Email spam is a type of unsolicited electronic mail (email) that is sent in bulk to a large number of recipients. Spam is often used to send viruses, malware, and phishing scams. It can also be used to promote products or services.
Email spam data is a collection of emails that have been labeled as spam or not spam. This data can be used to train and test spam filters, as well as to study the characteristics of spam emails.
Email spam data typically includes the following fields:
Email: The full text of the email, including the subject and body.
category: spam /non-spam.
Body: The body of the email.
Email spam data can be collected from a variety of sources, including:
Public datasets: Datasets of spam emails that have been made available for research purposes.
Email spam data is a valuable resource for researchers and practitioners who are working on spam filtering and email classification.
Here are some of the ways that email spam data can be used:
To train and test spam filters: Spam filters can be trained on email spam data to learn the characteristics of spam emails.

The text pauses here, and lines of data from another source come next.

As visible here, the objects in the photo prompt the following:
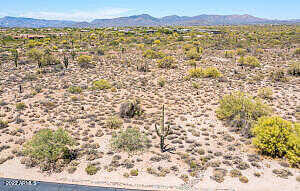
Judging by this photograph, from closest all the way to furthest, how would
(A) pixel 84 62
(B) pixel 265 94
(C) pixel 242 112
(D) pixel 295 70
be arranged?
(C) pixel 242 112 → (B) pixel 265 94 → (D) pixel 295 70 → (A) pixel 84 62

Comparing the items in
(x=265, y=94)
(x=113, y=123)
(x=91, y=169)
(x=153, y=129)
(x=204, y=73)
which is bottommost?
(x=91, y=169)

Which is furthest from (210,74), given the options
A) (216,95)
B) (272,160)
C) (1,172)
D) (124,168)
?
(1,172)

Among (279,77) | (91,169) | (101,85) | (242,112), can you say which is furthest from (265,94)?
(91,169)

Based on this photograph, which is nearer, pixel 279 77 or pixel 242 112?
pixel 242 112

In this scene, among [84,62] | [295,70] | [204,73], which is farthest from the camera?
[84,62]

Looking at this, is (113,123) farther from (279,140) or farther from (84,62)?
(84,62)

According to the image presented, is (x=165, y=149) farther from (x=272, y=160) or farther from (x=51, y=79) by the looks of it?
(x=51, y=79)

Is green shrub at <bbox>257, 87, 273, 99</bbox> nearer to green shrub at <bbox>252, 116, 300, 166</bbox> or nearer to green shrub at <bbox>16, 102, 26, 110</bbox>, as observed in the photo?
green shrub at <bbox>252, 116, 300, 166</bbox>

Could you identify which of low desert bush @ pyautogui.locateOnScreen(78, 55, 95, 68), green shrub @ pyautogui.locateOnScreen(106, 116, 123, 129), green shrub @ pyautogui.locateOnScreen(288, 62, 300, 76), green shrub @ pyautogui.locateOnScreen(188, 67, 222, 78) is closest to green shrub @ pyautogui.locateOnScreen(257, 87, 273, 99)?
green shrub @ pyautogui.locateOnScreen(188, 67, 222, 78)

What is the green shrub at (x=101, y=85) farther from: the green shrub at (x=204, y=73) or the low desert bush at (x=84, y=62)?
the green shrub at (x=204, y=73)
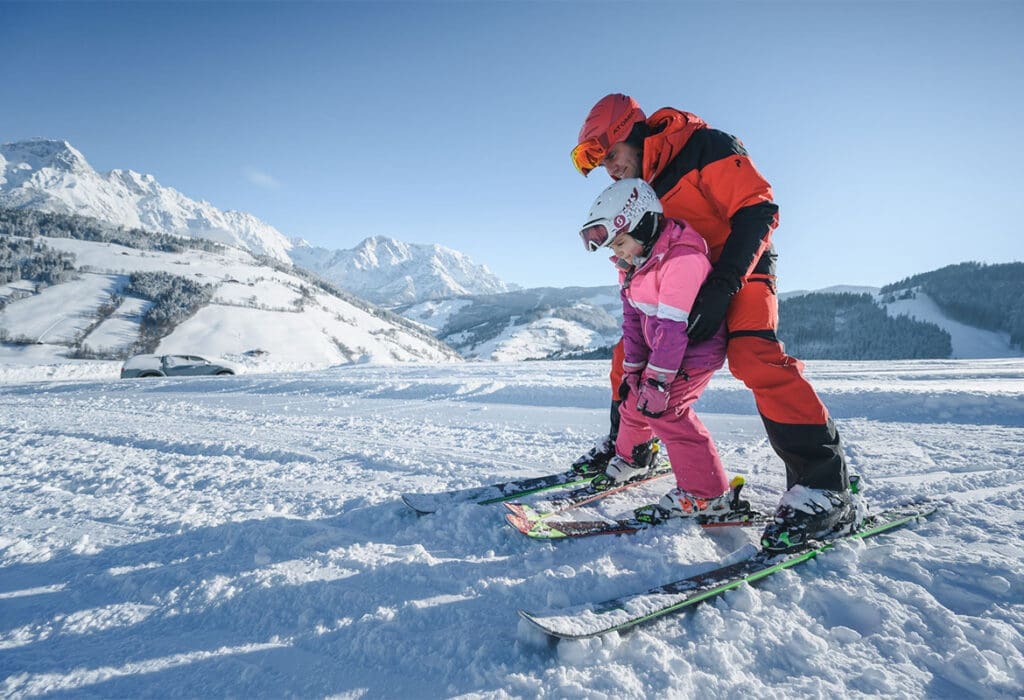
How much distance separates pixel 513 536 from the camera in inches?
88.7

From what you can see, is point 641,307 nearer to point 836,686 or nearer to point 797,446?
point 797,446

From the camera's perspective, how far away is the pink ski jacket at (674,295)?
215cm

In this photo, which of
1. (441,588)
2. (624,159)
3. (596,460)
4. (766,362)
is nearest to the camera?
(441,588)

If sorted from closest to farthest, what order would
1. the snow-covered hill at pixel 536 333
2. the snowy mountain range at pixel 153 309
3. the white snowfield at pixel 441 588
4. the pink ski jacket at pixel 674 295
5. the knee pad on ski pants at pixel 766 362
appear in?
the white snowfield at pixel 441 588 → the knee pad on ski pants at pixel 766 362 → the pink ski jacket at pixel 674 295 → the snowy mountain range at pixel 153 309 → the snow-covered hill at pixel 536 333

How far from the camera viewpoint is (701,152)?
2355mm

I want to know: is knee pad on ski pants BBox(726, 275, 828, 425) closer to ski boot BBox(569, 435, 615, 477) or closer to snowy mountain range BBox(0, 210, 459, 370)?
ski boot BBox(569, 435, 615, 477)

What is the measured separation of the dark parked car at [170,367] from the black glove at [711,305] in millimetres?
19474

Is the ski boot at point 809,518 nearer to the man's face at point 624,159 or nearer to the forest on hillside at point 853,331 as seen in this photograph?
the man's face at point 624,159

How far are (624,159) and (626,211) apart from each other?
603mm

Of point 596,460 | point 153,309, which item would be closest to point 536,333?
point 153,309

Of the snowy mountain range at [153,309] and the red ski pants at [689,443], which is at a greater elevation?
the snowy mountain range at [153,309]

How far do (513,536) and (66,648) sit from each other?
178cm

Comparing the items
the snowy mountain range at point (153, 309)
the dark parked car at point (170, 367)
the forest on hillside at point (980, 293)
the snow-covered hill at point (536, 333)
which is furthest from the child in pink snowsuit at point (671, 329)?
the snow-covered hill at point (536, 333)

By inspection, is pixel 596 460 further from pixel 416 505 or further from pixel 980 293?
pixel 980 293
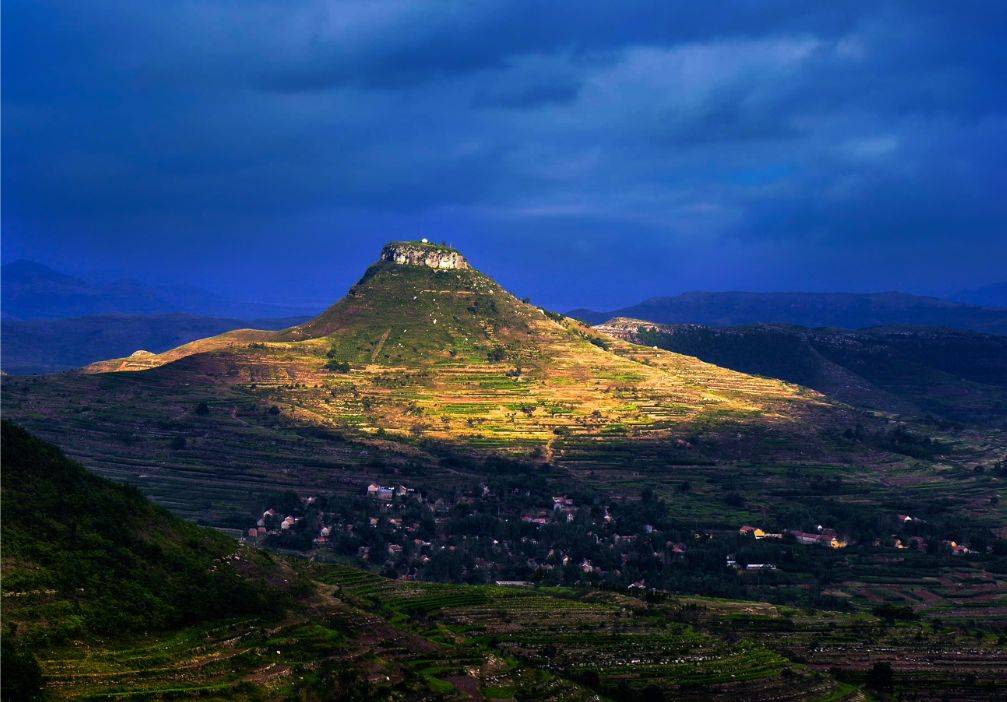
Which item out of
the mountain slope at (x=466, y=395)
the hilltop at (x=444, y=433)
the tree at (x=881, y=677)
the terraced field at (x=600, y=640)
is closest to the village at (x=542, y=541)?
the hilltop at (x=444, y=433)

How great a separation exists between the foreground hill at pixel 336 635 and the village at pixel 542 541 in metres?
22.2

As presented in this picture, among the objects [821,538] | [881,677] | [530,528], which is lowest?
[881,677]

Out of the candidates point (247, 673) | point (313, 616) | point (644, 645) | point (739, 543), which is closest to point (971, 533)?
point (739, 543)

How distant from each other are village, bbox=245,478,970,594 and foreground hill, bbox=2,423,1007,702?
22160 mm

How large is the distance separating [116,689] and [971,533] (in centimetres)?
10508

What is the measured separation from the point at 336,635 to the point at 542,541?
59621 millimetres

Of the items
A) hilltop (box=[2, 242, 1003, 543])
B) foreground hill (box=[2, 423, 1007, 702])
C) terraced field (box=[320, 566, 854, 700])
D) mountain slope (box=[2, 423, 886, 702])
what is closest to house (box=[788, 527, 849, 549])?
hilltop (box=[2, 242, 1003, 543])

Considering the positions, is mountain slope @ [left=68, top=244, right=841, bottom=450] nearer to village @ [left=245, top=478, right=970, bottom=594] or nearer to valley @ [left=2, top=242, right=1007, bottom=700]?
valley @ [left=2, top=242, right=1007, bottom=700]

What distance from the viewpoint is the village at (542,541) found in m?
105

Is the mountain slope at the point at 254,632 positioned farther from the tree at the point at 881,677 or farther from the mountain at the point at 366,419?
the mountain at the point at 366,419

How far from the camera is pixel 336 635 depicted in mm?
60969

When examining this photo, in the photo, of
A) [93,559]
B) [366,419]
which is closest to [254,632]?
[93,559]

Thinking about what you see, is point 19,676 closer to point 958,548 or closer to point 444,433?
point 958,548

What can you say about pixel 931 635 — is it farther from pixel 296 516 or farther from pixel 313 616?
pixel 296 516
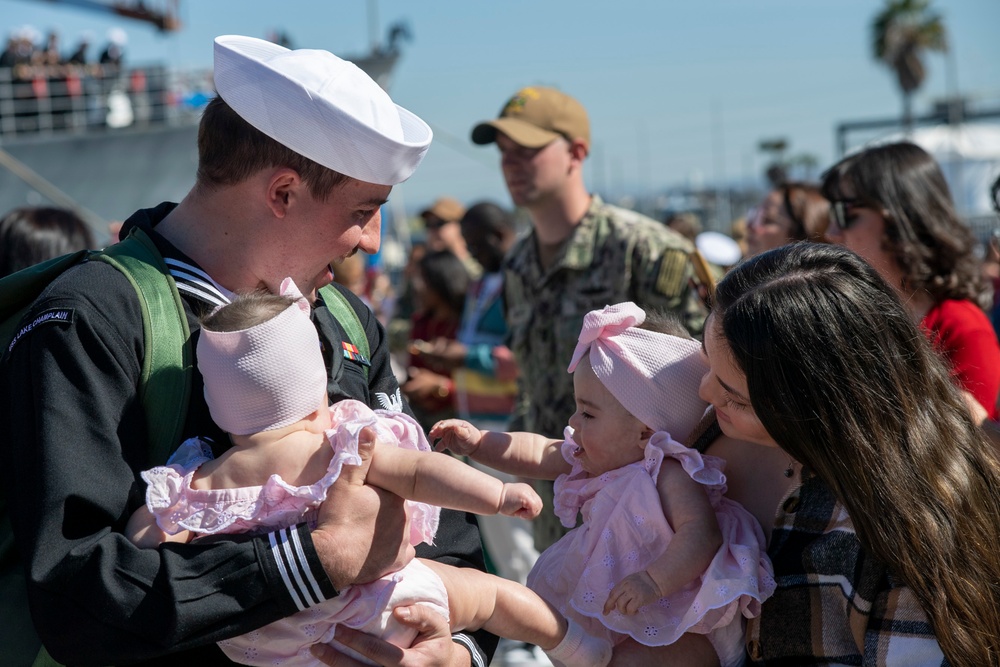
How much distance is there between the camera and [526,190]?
500cm

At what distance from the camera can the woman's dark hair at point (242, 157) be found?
7.18ft

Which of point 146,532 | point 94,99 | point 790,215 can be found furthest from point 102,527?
point 94,99

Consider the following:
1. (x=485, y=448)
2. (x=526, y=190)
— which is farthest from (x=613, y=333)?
(x=526, y=190)

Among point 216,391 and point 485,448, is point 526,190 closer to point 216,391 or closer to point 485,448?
point 485,448

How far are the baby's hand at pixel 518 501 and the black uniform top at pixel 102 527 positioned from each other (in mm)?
374

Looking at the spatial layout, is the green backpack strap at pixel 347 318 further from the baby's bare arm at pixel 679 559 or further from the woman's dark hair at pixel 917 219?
the woman's dark hair at pixel 917 219

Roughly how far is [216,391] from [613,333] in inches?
38.9

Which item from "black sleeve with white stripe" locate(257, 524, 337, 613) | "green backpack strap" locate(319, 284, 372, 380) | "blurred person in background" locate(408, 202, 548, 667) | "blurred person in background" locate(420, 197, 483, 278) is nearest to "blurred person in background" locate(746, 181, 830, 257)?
"blurred person in background" locate(408, 202, 548, 667)

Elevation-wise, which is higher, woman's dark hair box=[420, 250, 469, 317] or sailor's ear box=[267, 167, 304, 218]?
sailor's ear box=[267, 167, 304, 218]

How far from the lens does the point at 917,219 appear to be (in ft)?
13.1

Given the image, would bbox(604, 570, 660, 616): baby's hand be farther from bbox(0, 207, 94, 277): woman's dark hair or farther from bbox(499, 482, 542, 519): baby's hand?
bbox(0, 207, 94, 277): woman's dark hair

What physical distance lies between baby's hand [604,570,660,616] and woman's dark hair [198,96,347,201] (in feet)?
3.54

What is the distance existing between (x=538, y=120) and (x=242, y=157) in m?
3.03

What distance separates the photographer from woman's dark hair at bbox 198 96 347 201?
219cm
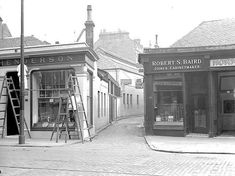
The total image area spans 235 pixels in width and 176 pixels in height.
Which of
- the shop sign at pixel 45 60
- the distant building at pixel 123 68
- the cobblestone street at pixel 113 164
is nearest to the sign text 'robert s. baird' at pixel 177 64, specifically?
the shop sign at pixel 45 60

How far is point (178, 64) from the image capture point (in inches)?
804

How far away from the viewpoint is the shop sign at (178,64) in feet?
65.7

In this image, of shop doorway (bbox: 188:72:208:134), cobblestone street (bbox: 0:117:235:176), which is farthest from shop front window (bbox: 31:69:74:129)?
shop doorway (bbox: 188:72:208:134)

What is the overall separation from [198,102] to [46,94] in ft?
26.7

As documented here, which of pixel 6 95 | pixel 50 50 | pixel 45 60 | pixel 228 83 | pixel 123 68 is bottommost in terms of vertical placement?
pixel 6 95

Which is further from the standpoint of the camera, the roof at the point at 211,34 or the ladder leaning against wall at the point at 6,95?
the roof at the point at 211,34

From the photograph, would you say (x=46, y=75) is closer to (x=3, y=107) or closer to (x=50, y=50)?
(x=50, y=50)

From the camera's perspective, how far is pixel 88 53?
1992 centimetres

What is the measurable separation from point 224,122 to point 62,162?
12.9m

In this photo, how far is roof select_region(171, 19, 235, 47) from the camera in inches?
900

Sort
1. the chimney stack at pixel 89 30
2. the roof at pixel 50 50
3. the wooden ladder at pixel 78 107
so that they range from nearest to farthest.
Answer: the wooden ladder at pixel 78 107
the roof at pixel 50 50
the chimney stack at pixel 89 30

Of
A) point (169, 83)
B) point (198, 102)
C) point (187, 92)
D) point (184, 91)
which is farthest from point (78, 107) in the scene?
point (198, 102)

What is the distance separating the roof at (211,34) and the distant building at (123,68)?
10206 millimetres

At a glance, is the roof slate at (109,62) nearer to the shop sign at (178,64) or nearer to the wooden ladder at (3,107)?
the shop sign at (178,64)
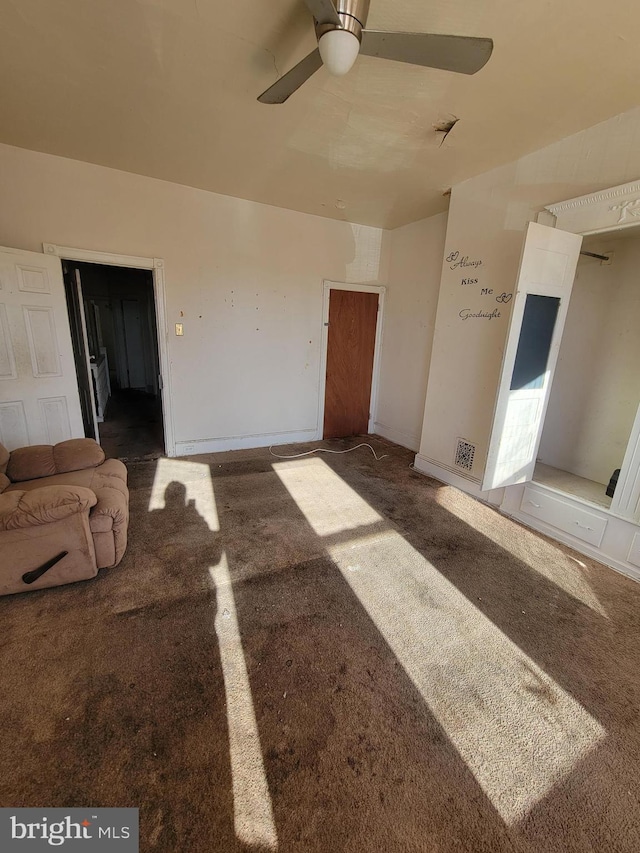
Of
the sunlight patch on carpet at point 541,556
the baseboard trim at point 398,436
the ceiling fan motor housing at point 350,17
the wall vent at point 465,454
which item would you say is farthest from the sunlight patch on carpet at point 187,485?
the ceiling fan motor housing at point 350,17

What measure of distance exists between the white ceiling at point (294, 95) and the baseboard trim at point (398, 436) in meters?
2.76

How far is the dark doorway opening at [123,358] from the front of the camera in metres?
4.50

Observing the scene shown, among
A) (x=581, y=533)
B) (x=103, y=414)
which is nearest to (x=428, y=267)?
(x=581, y=533)

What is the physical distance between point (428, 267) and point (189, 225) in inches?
106

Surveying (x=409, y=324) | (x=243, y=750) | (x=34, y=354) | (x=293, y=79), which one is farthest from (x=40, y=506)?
(x=409, y=324)

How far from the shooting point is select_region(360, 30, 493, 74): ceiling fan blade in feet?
4.42

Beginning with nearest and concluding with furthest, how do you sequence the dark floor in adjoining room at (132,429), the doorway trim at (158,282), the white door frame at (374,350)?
the doorway trim at (158,282) < the dark floor in adjoining room at (132,429) < the white door frame at (374,350)

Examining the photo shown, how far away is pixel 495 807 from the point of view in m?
1.13

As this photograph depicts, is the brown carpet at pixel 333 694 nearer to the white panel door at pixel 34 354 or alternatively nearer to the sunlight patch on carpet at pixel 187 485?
the sunlight patch on carpet at pixel 187 485

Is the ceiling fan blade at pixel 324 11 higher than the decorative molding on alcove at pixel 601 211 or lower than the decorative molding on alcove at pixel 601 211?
higher

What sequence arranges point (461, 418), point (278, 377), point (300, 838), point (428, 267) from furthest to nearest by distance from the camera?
point (278, 377) < point (428, 267) < point (461, 418) < point (300, 838)

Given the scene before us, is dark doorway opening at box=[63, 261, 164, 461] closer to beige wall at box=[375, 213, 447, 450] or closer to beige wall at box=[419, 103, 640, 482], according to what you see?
beige wall at box=[375, 213, 447, 450]

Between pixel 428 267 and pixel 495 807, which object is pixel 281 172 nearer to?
pixel 428 267

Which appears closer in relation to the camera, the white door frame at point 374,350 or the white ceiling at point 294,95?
the white ceiling at point 294,95
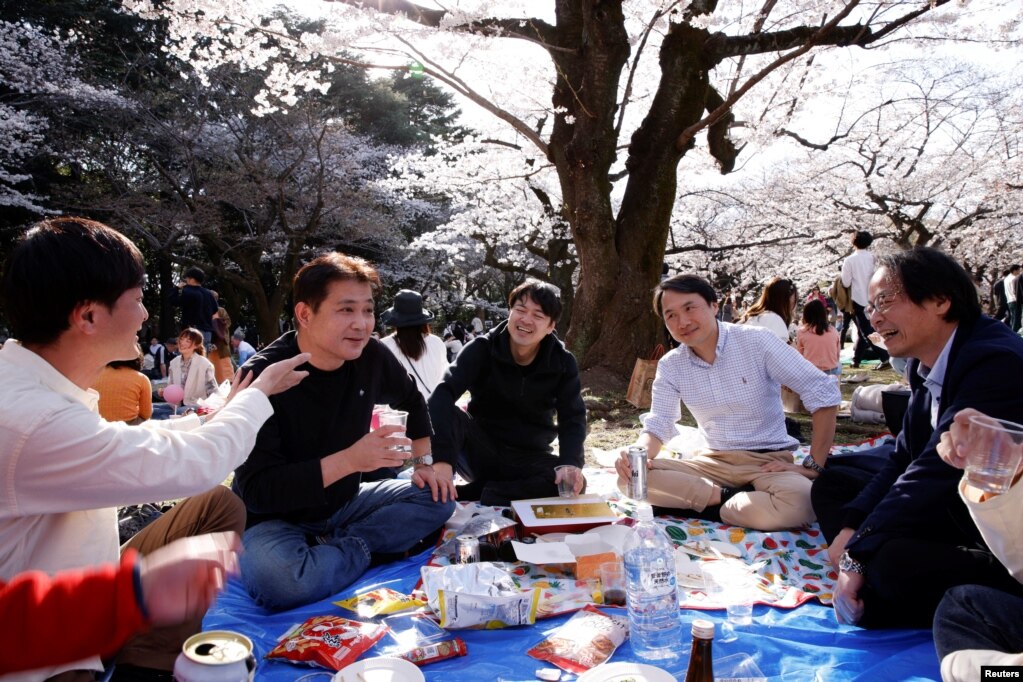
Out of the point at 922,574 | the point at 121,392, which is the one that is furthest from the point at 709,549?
the point at 121,392

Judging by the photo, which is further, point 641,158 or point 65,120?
point 65,120

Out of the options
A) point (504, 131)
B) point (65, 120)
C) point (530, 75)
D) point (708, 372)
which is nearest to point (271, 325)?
point (65, 120)

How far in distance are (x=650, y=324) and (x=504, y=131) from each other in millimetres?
7870

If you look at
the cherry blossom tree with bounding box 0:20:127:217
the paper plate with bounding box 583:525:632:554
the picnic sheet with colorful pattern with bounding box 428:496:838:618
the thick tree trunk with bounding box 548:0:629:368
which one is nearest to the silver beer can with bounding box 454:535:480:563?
the picnic sheet with colorful pattern with bounding box 428:496:838:618

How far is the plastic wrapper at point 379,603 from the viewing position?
8.63ft

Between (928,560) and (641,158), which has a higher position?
(641,158)

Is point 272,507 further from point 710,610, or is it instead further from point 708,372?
point 708,372

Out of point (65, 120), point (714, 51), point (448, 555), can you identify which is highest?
point (65, 120)

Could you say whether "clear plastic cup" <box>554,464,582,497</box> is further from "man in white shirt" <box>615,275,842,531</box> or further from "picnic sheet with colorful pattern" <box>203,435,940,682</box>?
"picnic sheet with colorful pattern" <box>203,435,940,682</box>

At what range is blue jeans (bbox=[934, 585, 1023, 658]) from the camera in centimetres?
192

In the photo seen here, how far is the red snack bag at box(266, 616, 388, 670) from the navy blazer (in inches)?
71.1

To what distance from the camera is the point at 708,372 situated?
380cm

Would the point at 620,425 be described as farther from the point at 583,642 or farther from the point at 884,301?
the point at 583,642

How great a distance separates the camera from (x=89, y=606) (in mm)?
1265
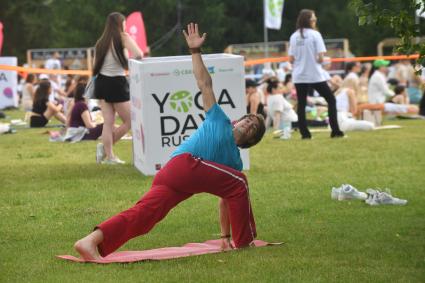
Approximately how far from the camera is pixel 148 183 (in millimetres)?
11547

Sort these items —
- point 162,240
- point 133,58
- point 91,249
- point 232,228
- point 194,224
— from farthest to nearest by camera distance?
point 133,58
point 194,224
point 162,240
point 232,228
point 91,249

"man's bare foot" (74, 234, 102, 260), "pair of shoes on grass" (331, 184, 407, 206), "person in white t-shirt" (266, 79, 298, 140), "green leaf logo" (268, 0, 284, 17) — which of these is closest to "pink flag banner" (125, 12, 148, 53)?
"green leaf logo" (268, 0, 284, 17)

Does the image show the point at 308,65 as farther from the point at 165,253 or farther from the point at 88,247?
the point at 88,247

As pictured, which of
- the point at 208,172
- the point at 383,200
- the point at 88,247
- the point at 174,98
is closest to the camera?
the point at 88,247

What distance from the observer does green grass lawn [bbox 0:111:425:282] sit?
6.89 m

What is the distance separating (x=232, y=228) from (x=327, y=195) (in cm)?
296

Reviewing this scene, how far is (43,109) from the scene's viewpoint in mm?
22812

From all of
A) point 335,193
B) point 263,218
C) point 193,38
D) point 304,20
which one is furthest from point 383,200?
point 304,20

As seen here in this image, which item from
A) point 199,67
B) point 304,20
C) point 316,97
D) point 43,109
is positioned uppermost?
point 199,67

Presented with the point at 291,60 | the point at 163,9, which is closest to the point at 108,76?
the point at 291,60

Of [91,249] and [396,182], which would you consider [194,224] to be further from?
[396,182]

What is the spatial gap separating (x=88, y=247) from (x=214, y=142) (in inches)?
45.7

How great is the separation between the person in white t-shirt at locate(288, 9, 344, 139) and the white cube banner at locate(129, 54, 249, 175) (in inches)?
193

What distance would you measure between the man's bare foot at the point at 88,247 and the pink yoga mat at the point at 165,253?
A: 2.1 inches
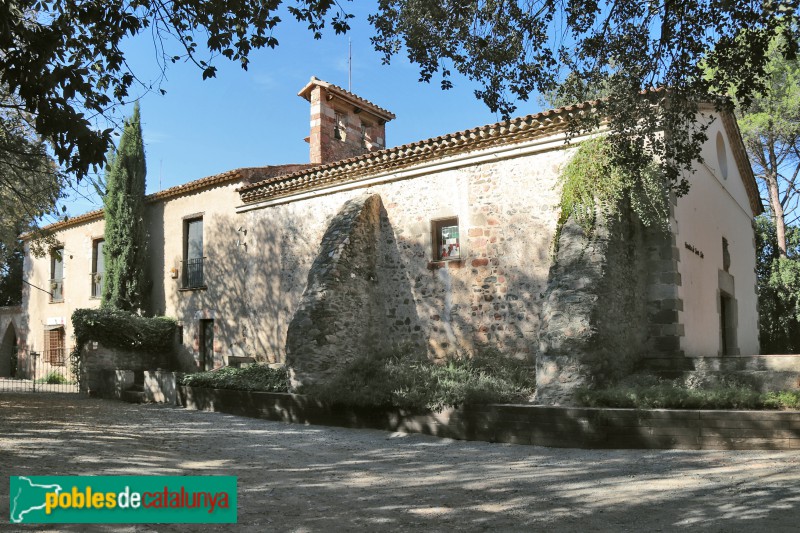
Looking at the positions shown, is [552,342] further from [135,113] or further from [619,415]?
[135,113]

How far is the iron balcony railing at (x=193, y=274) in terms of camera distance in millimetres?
16969

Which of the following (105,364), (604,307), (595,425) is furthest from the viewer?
(105,364)

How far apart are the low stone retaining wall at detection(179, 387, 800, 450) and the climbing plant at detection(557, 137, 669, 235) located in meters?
2.92

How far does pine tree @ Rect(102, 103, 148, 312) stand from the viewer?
18.0 m

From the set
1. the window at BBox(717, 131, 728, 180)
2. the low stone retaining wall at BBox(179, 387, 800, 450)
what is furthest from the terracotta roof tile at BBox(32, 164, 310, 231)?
the window at BBox(717, 131, 728, 180)

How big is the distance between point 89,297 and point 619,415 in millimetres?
18152

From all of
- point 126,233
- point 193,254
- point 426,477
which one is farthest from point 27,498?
point 126,233

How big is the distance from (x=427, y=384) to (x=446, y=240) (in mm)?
3737

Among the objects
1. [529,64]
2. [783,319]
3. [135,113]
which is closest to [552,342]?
[529,64]

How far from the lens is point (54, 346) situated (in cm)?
2155

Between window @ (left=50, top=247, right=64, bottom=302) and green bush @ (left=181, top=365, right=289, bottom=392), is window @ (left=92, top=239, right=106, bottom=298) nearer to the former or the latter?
window @ (left=50, top=247, right=64, bottom=302)

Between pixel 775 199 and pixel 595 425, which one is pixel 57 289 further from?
pixel 775 199

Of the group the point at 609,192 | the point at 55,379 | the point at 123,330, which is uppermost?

This allows the filters to more accurately identify spam emails in the future.
To study the characteristics of spam emails: Email spam data can be used to study the characteristics of spam emails, such as the language used, the types of attachments, and the sender's email address. This information can help researchers to develop better spam filters and to understand the motivations of spammers.
To develop new spam filtering techniques: Email spam data can be used to develop new spam filtering techniques. For example, researchers can use machine learning to develop algorithms that can automatically identify spam emails.
Email spam data is an important resource for researchers and practitioners who are working on spam filtering and email classification.